▶ CONSIGNE 1
D'après le texte sur Bilderdijk, quel était l'idéal politique de cet historien ?
▶ CONSIGNE 2
Résumez le texte sur Bilderdijk en deux phrases.

##### TEXTE #####

Il faut dire un mot des opinions de l’historien pour expliquer le tumulte des esprits auquel donna lieu cette discussion littéraire. Bilderdijk était ultra-monarchique : son idéal était l’ancien état féodal tel qu’il avait existé dans les Pays-Bas sous les anciens comtes, souverains de fait, mais non absolus. Ces idées dominent dans son livre : de là un esprit de dénigrement systématique contre Oldenbarneveldt, les frères de Witt et tous les hommes d’état qui ont lutté contre le stadhoudérat. Bilderdijk avait été proscrit par le parti anti-stadhoudérien, et les animosités politiques ou religieuses étaient vivaces dans le cœur du poète. On ne peut du moins s’expliquer autrement ces diatribes amères, ce ton militant et dogmatique, dont s’arrangent les sectaires, mais qui conviennent si peu à l’historien. La lecture de ces pages, quelquefois éloquentes, fait naître une impression pénible : je regrette pour mon compte de voir un esprit distingué, mais chimérique, s’égarer violemment dans les rêves du passé, et chercher parmi des ruines, souvent même au milieu des ténèbres de l’ignorance, le type d’une société dont les esprits ne voulaient déjà plus au XVIe siècle. Tel qu’il est, l’ouvrage de Bilderdijk n’en doit pas moins être consulté par quiconque veut s’initier aux annales de la Néerlande ; il a d’ailleurs rendu des services, il a fait naître la critique historique. L’admiration exclusive de Wagenaar avait posé des bornes à l’examen des faits et à l’esprit de curiosité ; ces bornes, on ne pouvait les renverser « qu’en déclarant, comme dit M. Groen van Prinsterer, une guerre à mort à cette histoire stéréotypée qui avait pris possession des esprits[1]. » Depuis ce temps-là, grâce à la publication de nombreux documens, l’horizon historique s’est élargi ; on a défriché le vaste champ des

  1. Les Archives de la maison d Orange.

##### DONNÉES FOURNIES #####

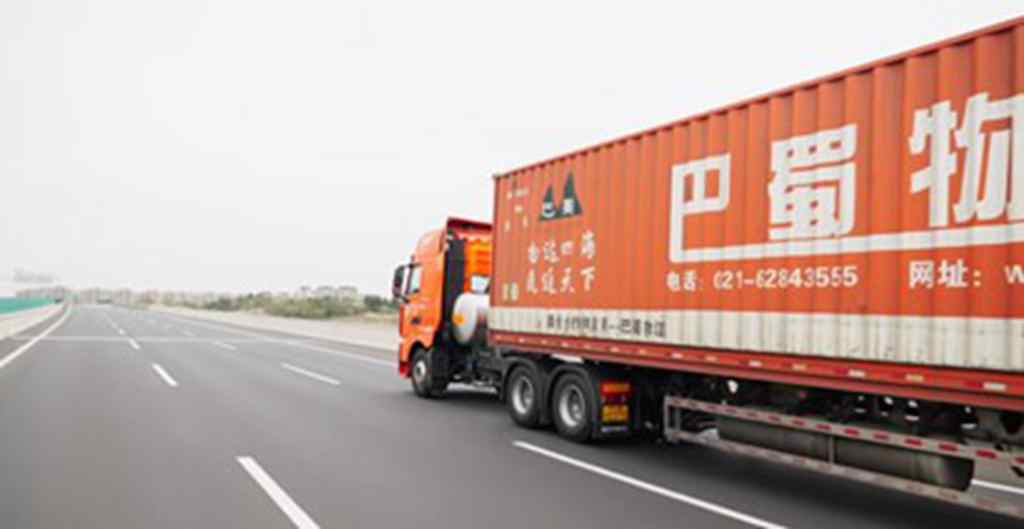 中国重汽TH7燃气车获巴蜀物流集团1000辆大单,高品质国产重卡助力物流行业高效运营 - 第3张 - 提加商用车网 中国重汽TH7燃气车获巴蜀物流集团1000辆大单,高品质国产重卡助力物流行业高效运营 - 第3张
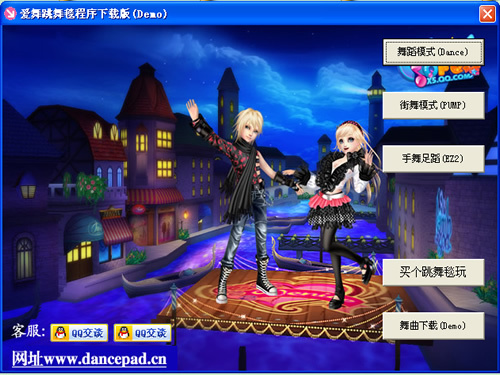 爱舞跳舞毯游戏程序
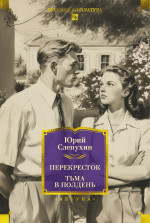 Перекресток. Тьма в полдень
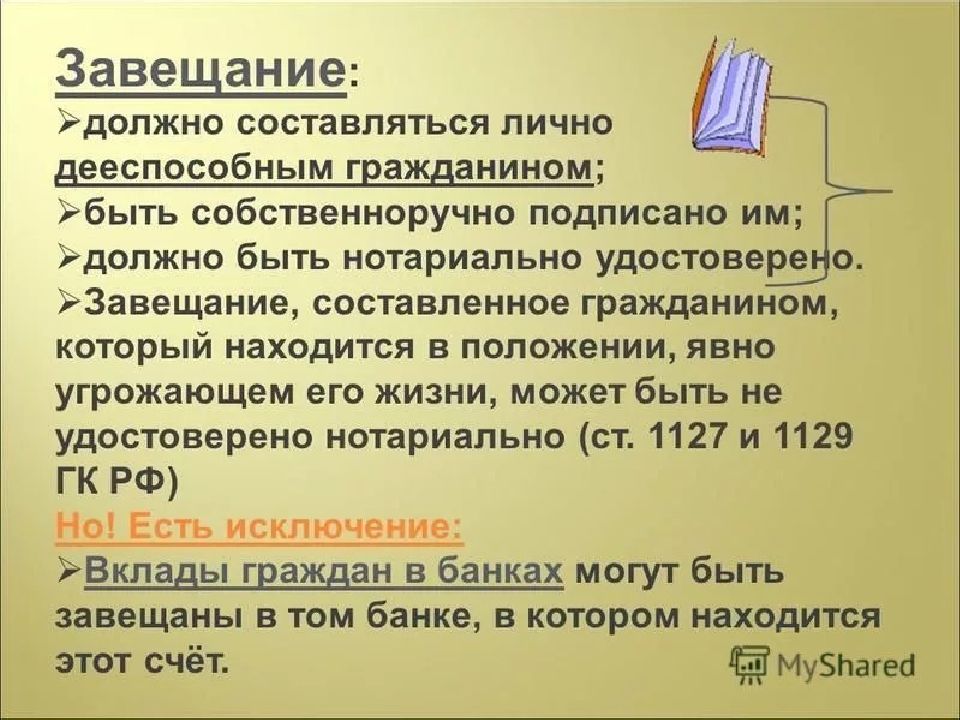 Завещания приравненные к нотариально удостоверенным. Может ли завещание удостоверить врач. Завещание рассказ на Дзене. Можно ли никому ничего не завещать.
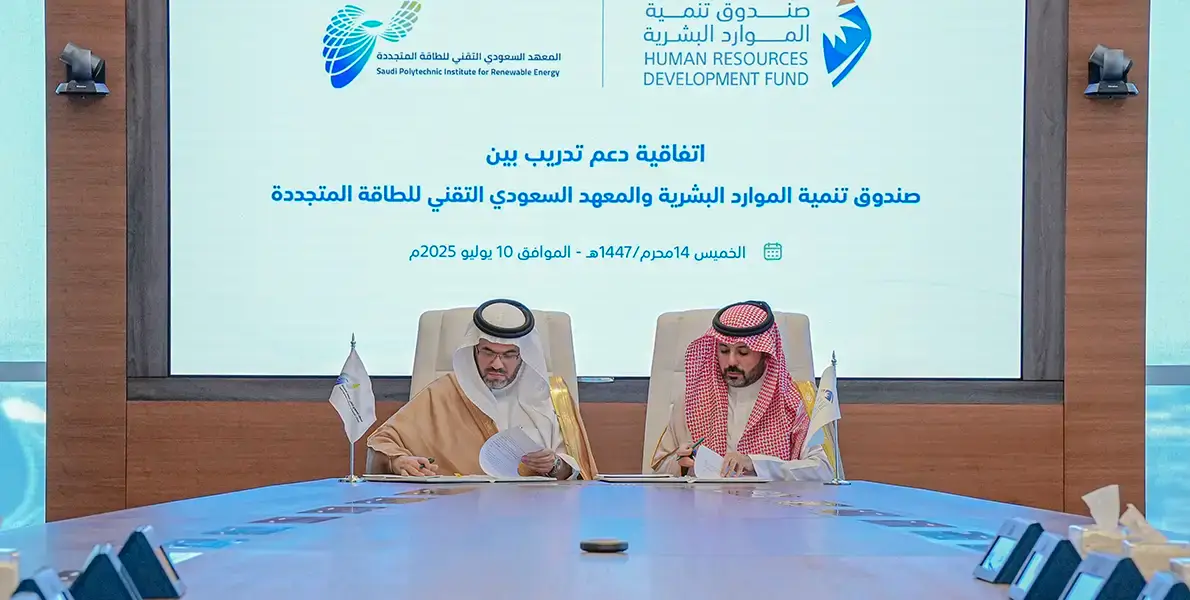الصندوق و"سباير" يوقعان اتفاقية لدعم التدريب في الطاقة المتجددة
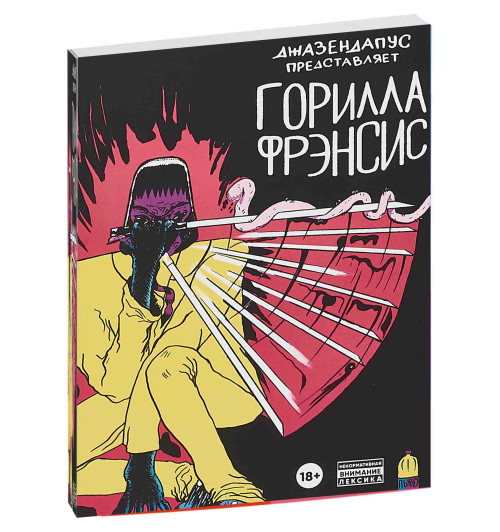 Герасимов Алексей: Горилла Фрэнсис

#####

▶ VOTRE RÉPONSE 1
L'ancien état féodal tel qu'il avait existé dans les Pays-Bas sous les anciens comtes, souverains de fait mais non absolus.

▶ VOTRE RÉPONSE 2
Ultra-monarchique et proscrit par le parti anti-stadhoudérien, Bilderdijk dénigre systématiquement dans son livre Oldenbarneveldt, les frères de Witt et les adversaires du stadhoudérat, sur un ton militant et dogmatique qui convient peu à un historien. Son ouvrage doit pourtant être consulté par quiconque veut s'initier aux annales de la Néerlande, car il a fait naître la critique historique, alors que l'admiration exclusive de Wagenaar avait borné l'examen des faits.